When people think of links golf in Ireland, they often look towards the west coast of the country with the likes of Tralee, Ballybunion, Lahinch, Doonbeg, Carne, Enniscrone and Rosses Point etc.
All fantastic courses and no doubt some gems have been omitted from that list. If those were all the links golf courses in the country, Ireland would still stand tall against the links Scotland has to offer.
The east coast, particularly the North Dublin to Portrush stretch of links is massively overlooked. We have Royal Dublin, the Island, Corballis, Seapoint, Co. Louth GC (Baltray), Portrush, Portmarnock Links and Portmarnock Golf Club. Portmarnock Golf Club is a bucket list course for so many. The famous first hole running along the estuary while the finishing stretch loops back around the coast taking in Ireland’s eye.
18 holes of golfing bliss. However, Portmarnock boasts 27 holes thanks to a ‘Yellow Nine’ that can stand up proud against any golf course in the country. Is it possible to have a hidden gem among 18 holes of golf that are known worldwide?
If the Yellow Nine was perched in south Dublin it would be one of the most coveted nine-hole courses in Ireland, if not the world. To portray it as the lesser nine would be disrespectful to this sensational piece of golfing architecture.
Ireland is spoiled with some tremendous golf courses and the members of Portmarnock are very lucky to have a third nine of the quality of the Yellow Nine.

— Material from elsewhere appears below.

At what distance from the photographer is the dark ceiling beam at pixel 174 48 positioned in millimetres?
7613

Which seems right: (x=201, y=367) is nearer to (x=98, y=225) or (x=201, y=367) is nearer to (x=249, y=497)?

Several golf courses can be guilty of having 27 holes but three mediocre nines. At Portmarnock the Yellow Nine is certainly not the unwanted middle child and is a true test of golf.
The Yellow Nine balances strategy with freedom perfectly. There is great variety in the par-3s that can range from a wedge to a five-iron depending on the tee box and wind direction. The par fours are challenging but that doesn’t mean they are long – the shortest par fours often prove the most demanding.
The short par-4 fourth is reachable off the tee but in attempting to do so, you flirt with danger. A birdie and an eight are possible. Miss right at your peril but bailing out left can also lead to trouble in the sandy dunes.
Playing at just 300 yards this is by no mean a drive it up close to the green and chip on. Depending on the pin position and the slopes on the greens, putting from 30 yards off the green might be the percentage play to avoid the ball running off into a swale.
Laying up is no picnic and can even accentuate the challenge ahead, leaving a difficult approach shot into a green protected by front bunkers and run off areas either side.
Any disasters would undoubtedly be softened by some panoramic views along the North Dublin coastline with the Portmarnock Hotel & Golf Links in sight from the tee box.
Strategy and patience is key around the Yellow Nine but it does afford the golfer the opportunity to open the shoulders and let rip on the three par fives which might recover your score after some tricky holes or see you build up your card after safely negotiating your way around.
Despite it being the third nine on the course, it plays host to regular club competitions during the year and is in equally as good condition as the regular 18.
The course staff should be immensely proud of the Yellow Nine which boast greens which are arguably the best in the country. It would be an insult to say that the course is in pristine condition for November. If it was a balmy mid-July afternoon, you would say the same thing.
The Yellow Nine at Portmarnock. A privilege.